Черные воды Васюгана | страница 33



Новая работа на веялке — примитивном устройстве с ручным приводом, которое отделяет зерна от плевел. Я вертел рукоятку семь-восемь часов в день, как шарманщик («и окоченевшими пальцами / он крутит что есть сил»[43]). В обеденный перерыв я съедал немного вареной картошки, которую мама давала мне с собой. Была от этой работы одна польза: в мой второй растянутый левый лыжный ботинок (мои элегантные полусапожки в тайге долго не протянули) всегда попадали пшеничные зерна, и дома я выцарапывал оттуда иногда целую горсть. Мама высыпала их в жидкий суп. (Наполнение карманов при этом рассматривалось как воровство, как государственное преступление.)

Это было поздней осенью, когда я получил «аванс» за свои трудодни: полтора килограмма гороховой муки. Сладковатая, пресная каша, которую из нее сварила мама, показалась мне настолько восхитительной, что я искренне удивился, почему мы дома не готовили столь прекрасную вкуснятину. (Ход мыслей подобного рода был первым свидетельством психических изменений, вызванных голодом.) Этот «аванс», собственно говоря, был единственным, что я получил от колхоза.
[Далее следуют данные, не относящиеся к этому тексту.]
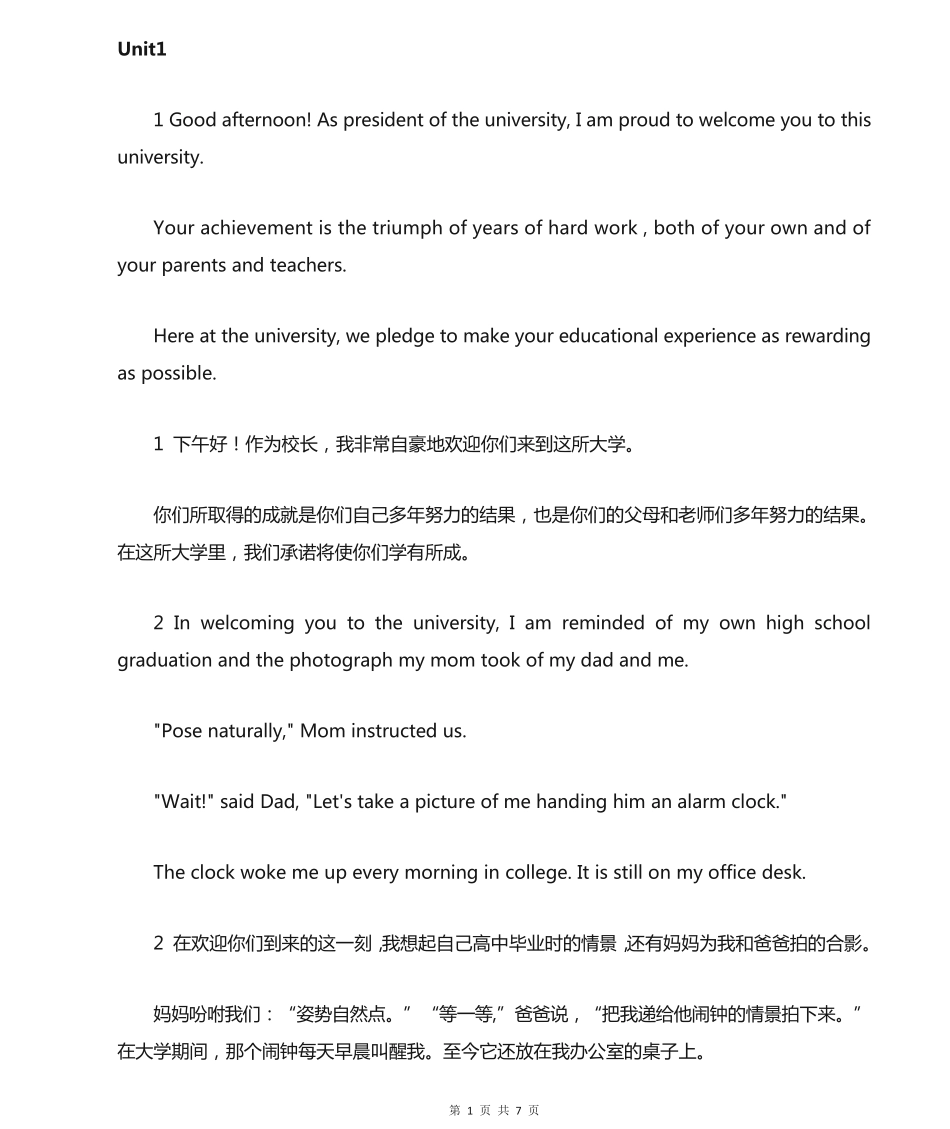 新视野大学英语第三版(智慧版)读写教程2 第一单元课文原文及翻译(分 精品_第1页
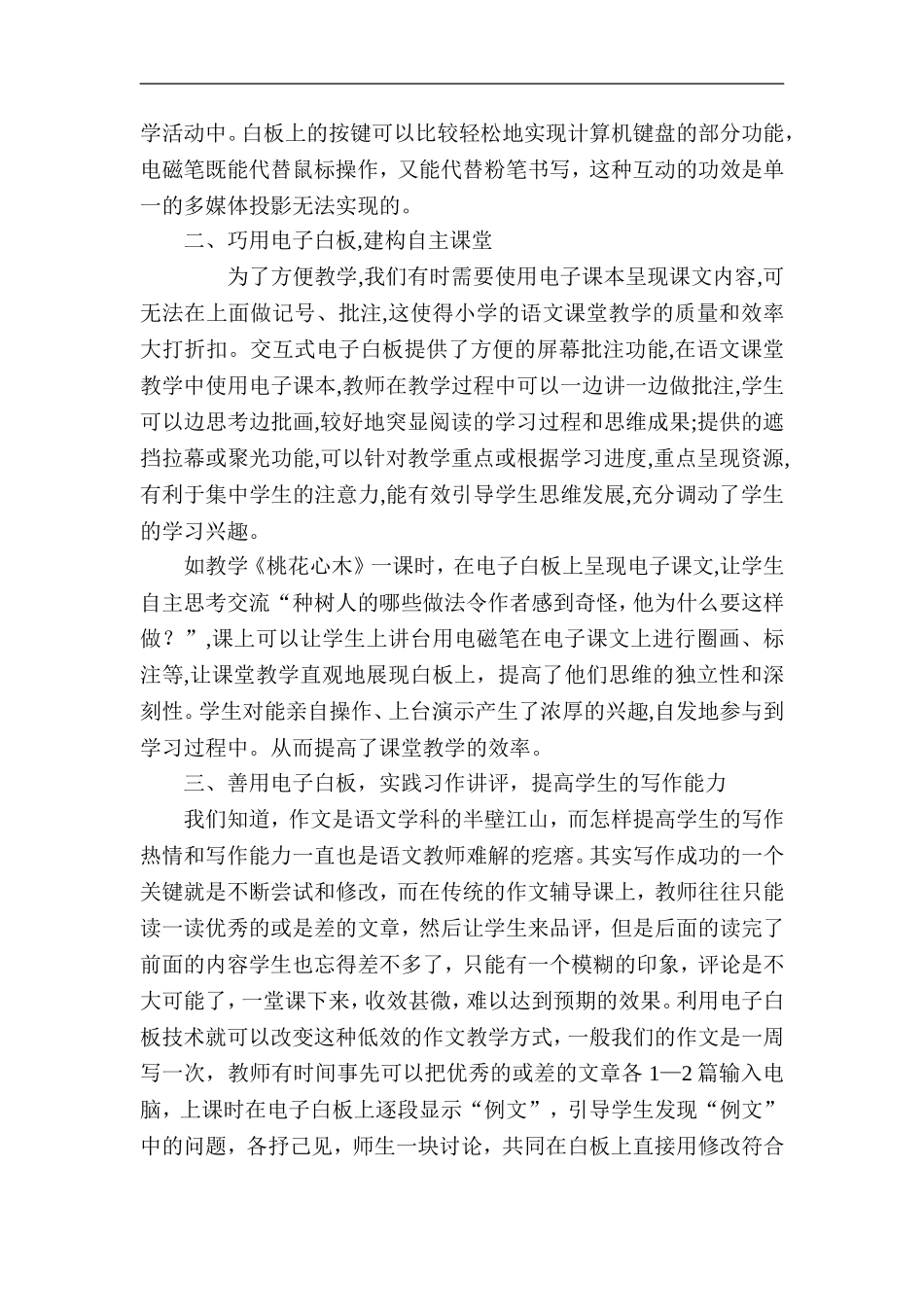 浅谈电子白板在小学语文教学中的运用_第2页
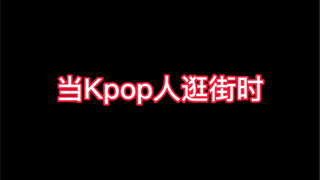 你看到了吗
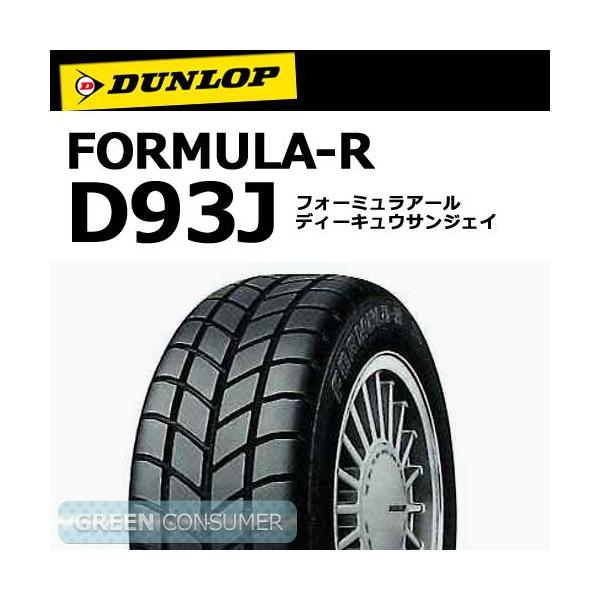 �_�����b�v �t�H�~�����[R  D93J 165/70R10 72H���y�����ԗp�T�}�[�^�C��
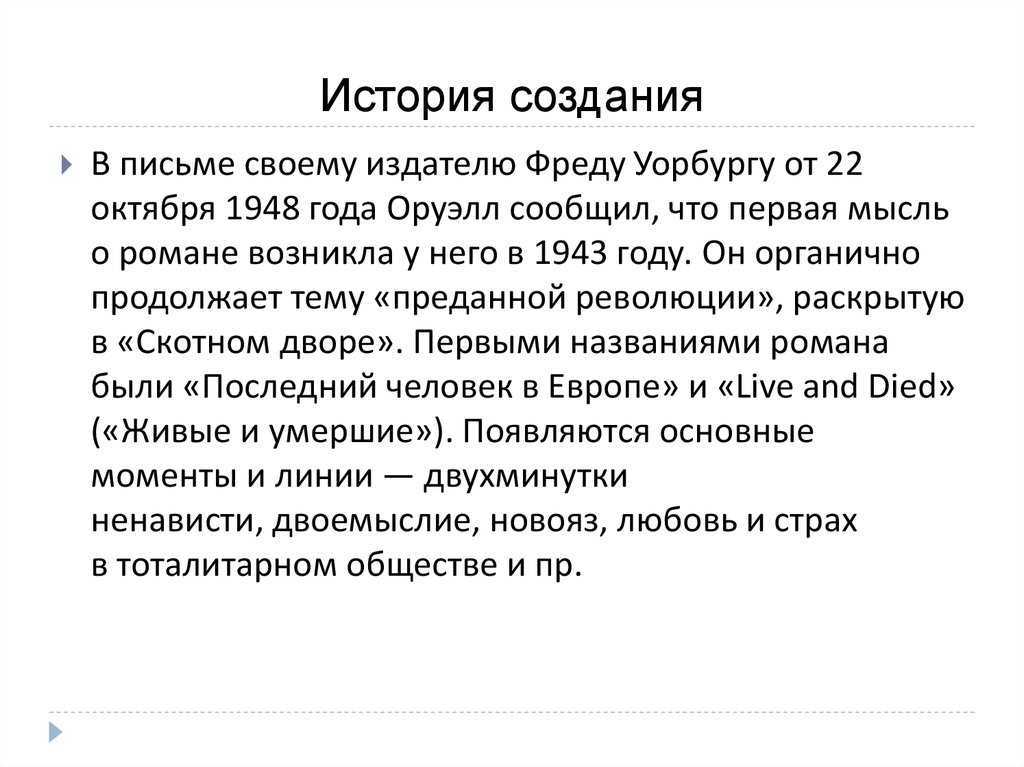 Анализ романа оруэлла «1984»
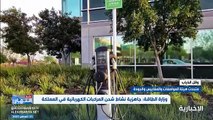 فيديو المتحدث الرسمي للهيئة السعودية للمواصفات والمقاييس والجودة المهندس وائل الذياب يوضح المواصفات المعتمدة لنشاط شحن المركبات الكهربائية في المملك
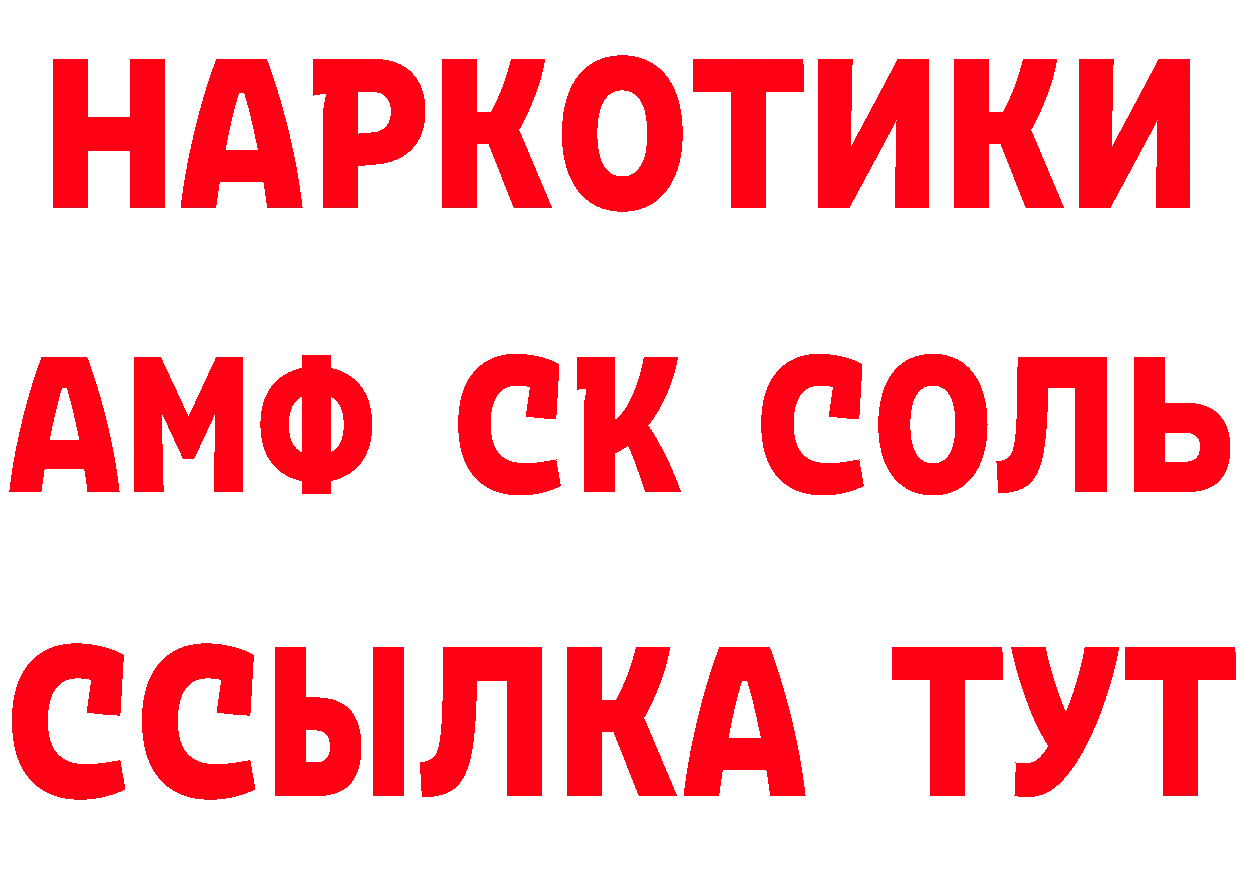 Героин VHQ рабочий сайт площадка hydra Белозерск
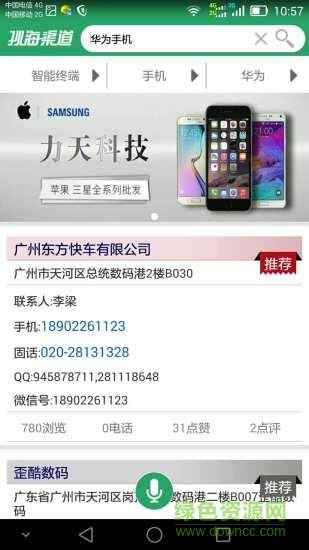 lT孫海渠道(IT商品采購(gòu))1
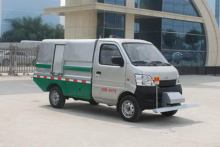 Changan Mini High Pressure Street Cleaning Truck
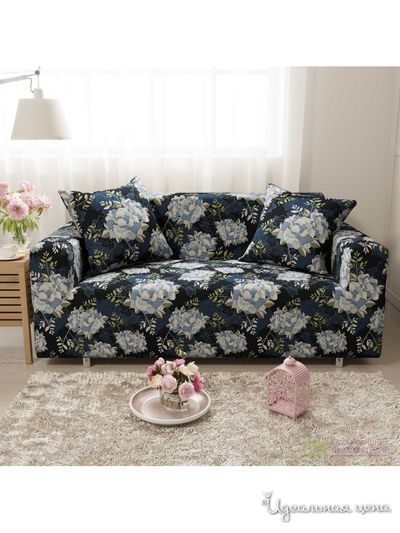 Чехол на диван, 240*290 см Стильный дом, цвет Мультиколор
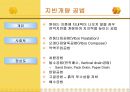 건축시공-토공사 12페이지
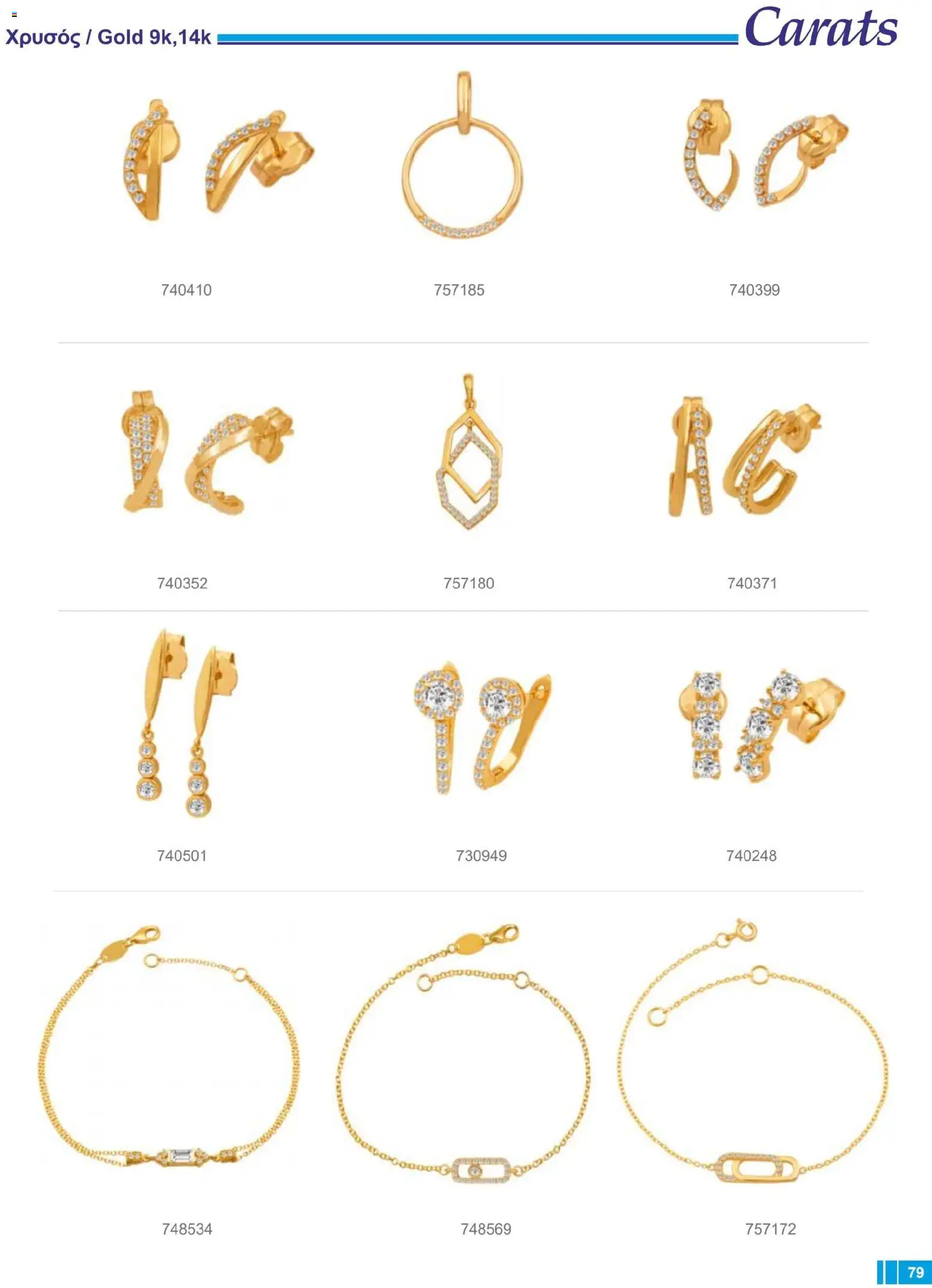 Carats Jewellers Κατάλογος – σε ισχύ από 14.01.2026 | Σελίδα: 79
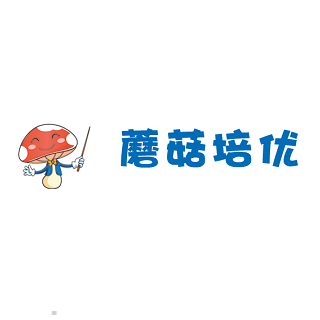 蘑菇培優(yōu)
В дальнейшем он давал лишь работу без какого-либо вознаграждения. Но было бы ошибкой назвать наш труд рабским, поскольку нельзя не заметить существенной разницы: хозяева обеспечивают своих рабов питанием и одеждой, в то время как мы полностью заботились о себе сами, а хлебный паек — пока он был в наличии — должны были покупать. По крайней мере, нас не пороли; бригадир, он же надсмотрщик за рабами, каждое утро проходил вдоль ряда домов и стучал в окна: «На работу!»

Справедливости ради хочу заметить, что местным жителям жилось ничуть не лучше; все зерно, которое они сеяли и собирали, кроме семян, оставленных на посев, они должны были безвозмездно сдавать государству. Они не видели ни муки, ни хлеба (вспомнилась крестьянка, которая во время нашего переезда предлагала нам молоко в обмен на хлеб). Теоретически колхозникам разрешалось избыток зерна после сдачи так называемого государственного заказа оставлять себе; практически же этот заказ был рассчитан так, что колхозникам не только ничего не оставалось, но чаще всего они еще и оставались в долгах[44]. На маленьких земельных участках, которые крестьянам были выделены для единоличного пользования, они выращивали не зерно, а урожайные культуры, такие как картошка и различные овощи. С этого они могли кормиться сами и отчасти содержать домашний скот (корову, иногда теленка). Куриц не держали, их нечем было кормить. Ни у кого в деревне не было видно кошек или собак.